In reply to: Alvaro Herrera (#3)

Re: Broken defenses against dropping a partitioning column

Alvaro Herrera <alvherre@2ndquadrant.com> writes:

That said, I'm not sure I see the use case for an ALTER TABLE .. DROP
COLUMN command that turns a partitioned table (with existing partitions
containing data) into one non-partitioned table with all data minus the
partitioning column(s).

Yeah, it'd be a lot of work for a dubious goal.

This seems vaguely related to the issue of dropping foreign keys; see
/messages/by-id/20190329152239.GA29258@alvherre.pgsql wherein I
settled with a non-ideal solution to the problem of being unable to
depend on something that did not cause the entire table to be dropped
in certain cases.

That's an interesting analogy. Re-reading that thread, what I said
in <29497.1554217629@sss.pgh.pa.us> seems pretty apropos to the
current problem:

FWIW, I think that the dependency mechanism is designed around the idea
that whether it's okay to drop a *database object* depends only on what
other *database objects* rely on it, and that you can always make a DROP
valid by dropping all the dependent objects. That's not an unreasonable
design assumption, considering that the SQL standard embeds the same
assumption in its RESTRICT/CASCADE syntax.

I think that is probably a fatal objection to my idea of putting an error
check into RemoveAttributeById(). As an example, consider the possibility
that somebody makes a temporary type and then makes a permanent table with
a partitioning column of that type. What shall we do at session exit?
Failing to remove the temp type is not an acceptable choice, because that
leaves us with a permanently broken temp schema (compare bug #15631 [1]/messages/by-id/15631-188663b383e1e697@postgresql.org).

Also, I don't believe we can make that work without order-of-operations
problems in cases comparable to the original bug in this thread [2]/messages/by-id/CA+u7OA4JKCPFrdrAbOs7XBiCyD61XJxeNav4LefkSmBLQ-Vobg@mail.gmail.com.
One or the other order of the object OIDs is going to lead to the column
being visited for deletion before the whole table is, and again rejecting
the column deletion is not going to be an acceptable behavior.

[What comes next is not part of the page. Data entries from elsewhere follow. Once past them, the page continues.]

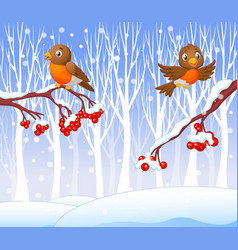 Cartoon funny robin bird on the berry tree vector image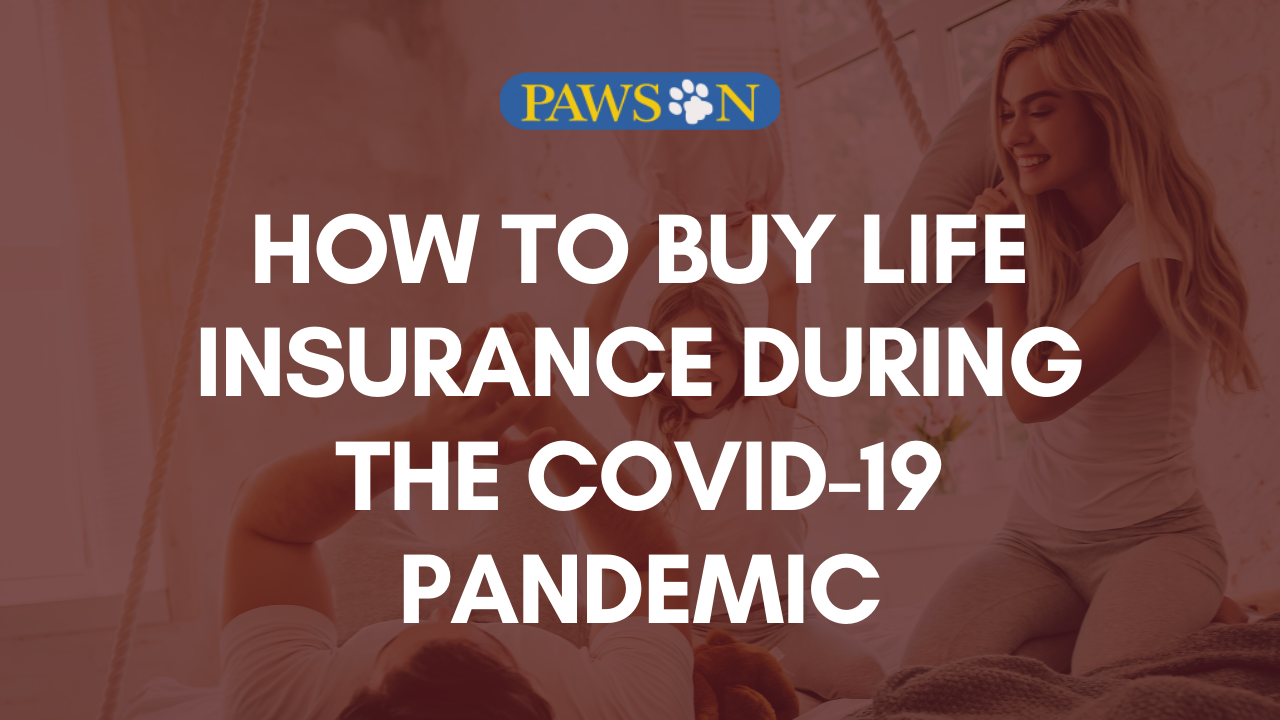 How To Buy Life Insurance During The Covid 19 Pandemic Pawson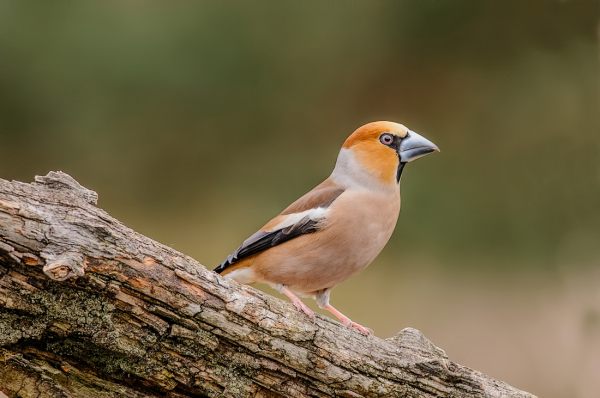 Appelvink,  Coccothraustes coccothraustes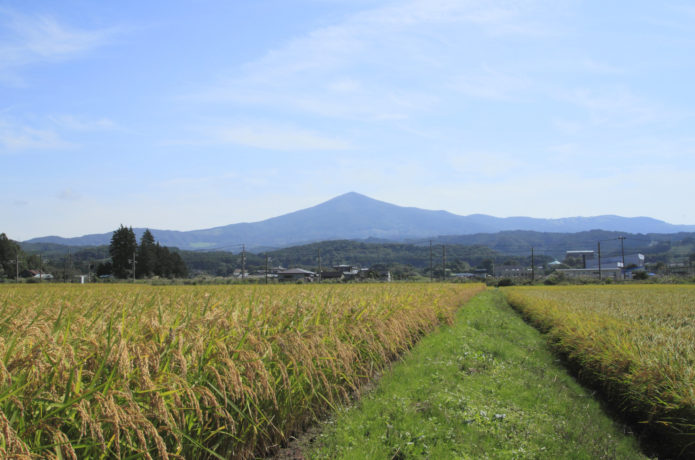 姫神山と田園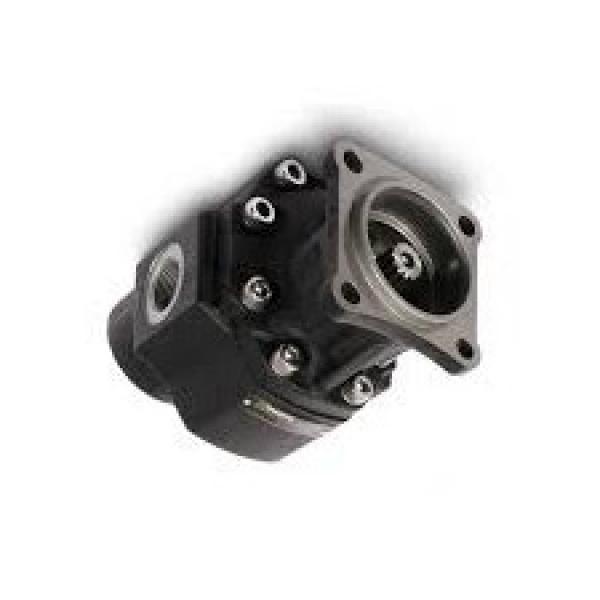 """Filtro aspirazione dei vari 200LPM 3"""" BSP 125 Micron Casappa elemento filtrante HHB42028"""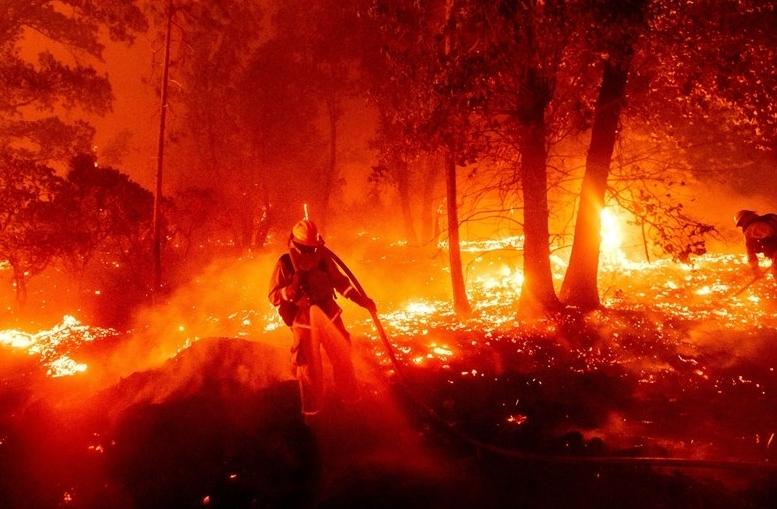 Cháy rừng ở bang California (Mỹ): Hơn 800.000 hécta rừng đã bị thiêu rụi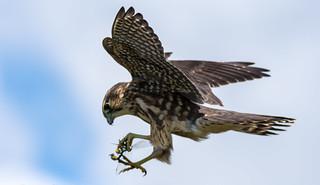 Merlin hunting dragonflies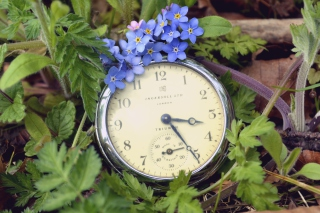 Vintage Watch And Little Blue Flowers - Obrázkek zdarma pro Desktop Netbook 1024x600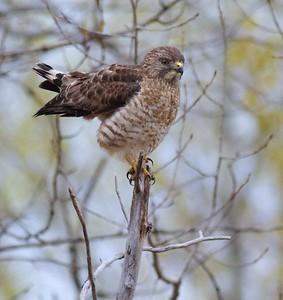 Broad-winged Hawk Owl Avenue Sax-Zim Bog MN IMG_9322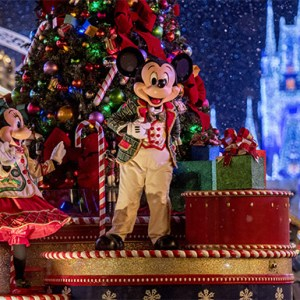 Holiday Season at Walt Disney World Florida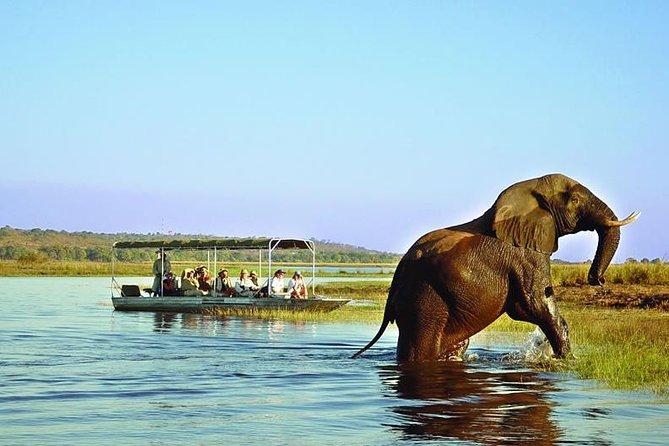 9 Days And 8 Nights Around Zimbabwe Safari Plus Chobe Day Trip (botswana)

So I think we're probably stuck with the approach of adding new internal
dependencies. If we go that route, then our options for the released
branches are (1) do nothing, or (2) back-patch the code that adds such
dependencies, but without a catversion bump. That would mean that only
tables created after the next minor releases would have protection against
this problem. That's not ideal but maybe it's okay, considering that we
haven't seen actual field reports of trouble of this kind.

regards, tom lane

[1]: /messages/by-id/15631-188663b383e1e697@postgresql.org

[2]: /messages/by-id/CA+u7OA4JKCPFrdrAbOs7XBiCyD61XJxeNav4LefkSmBLQ-Vobg@mail.gmail.com

Robert Haas

robertmhaas@gmail.com

about 7 years ago

In reply to: Alvaro Herrera (#3)

Re: Broken defenses against dropping a partitioning column

On Mon, Jul 8, 2019 at 10:32 AM Alvaro Herrera <alvherre@2ndquadrant.com> wrote:

That said, I'm not sure I see the use case for an ALTER TABLE .. DROP
COLUMN command that turns a partitioned table (with existing partitions
containing data) into one non-partitioned table with all data minus the
partitioning column(s).

I think it would be useful to have "ALTER TABLE blah NOT PARTITIONED" but I

--
Robert Haas
EnterpriseDB: http://www.enterprisedb.com
The Enterprise PostgreSQL Company

Robert Haas

robertmhaas@gmail.com

about 7 years ago

In reply to: Robert Haas (#5)

Re: Broken defenses against dropping a partitioning column

On Mon, Jul 8, 2019 at 11:02 AM Robert Haas <robertmhaas@gmail.com> wrote:

On Mon, Jul 8, 2019 at 10:32 AM Alvaro Herrera <alvherre@2ndquadrant.com> wrote:

That said, I'm not sure I see the use case for an ALTER TABLE .. DROP
COLUMN command that turns a partitioned table (with existing partitions
containing data) into one non-partitioned table with all data minus the
partitioning column(s).

I think it would be useful to have "ALTER TABLE blah NOT PARTITIONED" but I

...hit send too soon, and also, I don't think anyone will be very
happy if they get that behavior as a side effect of a DROP statement,
mostly because it could take an extremely long time to execute.

--
Robert Haas
EnterpriseDB: http://www.enterprisedb.com
The Enterprise PostgreSQL Company

Tom Lane

tgl@sss.pgh.pa.us

about 7 years ago

In reply to: Robert Haas (#6)

Re: Broken defenses against dropping a partitioning column

Robert Haas <robertmhaas@gmail.com> writes:

On Mon, Jul 8, 2019 at 11:02 AM Robert Haas <robertmhaas@gmail.com> wrote:

On Mon, Jul 8, 2019 at 10:32 AM Alvaro Herrera <alvherre@2ndquadrant.com> wrote:

That said, I'm not sure I see the use case for an ALTER TABLE .. DROP
COLUMN command that turns a partitioned table (with existing partitions
containing data) into one non-partitioned table with all data minus the
partitioning column(s).

I think it would be useful to have "ALTER TABLE blah NOT PARTITIONED" but I

...hit send too soon, and also, I don't think anyone will be very
happy if they get that behavior as a side effect of a DROP statement,
mostly because it could take an extremely long time to execute.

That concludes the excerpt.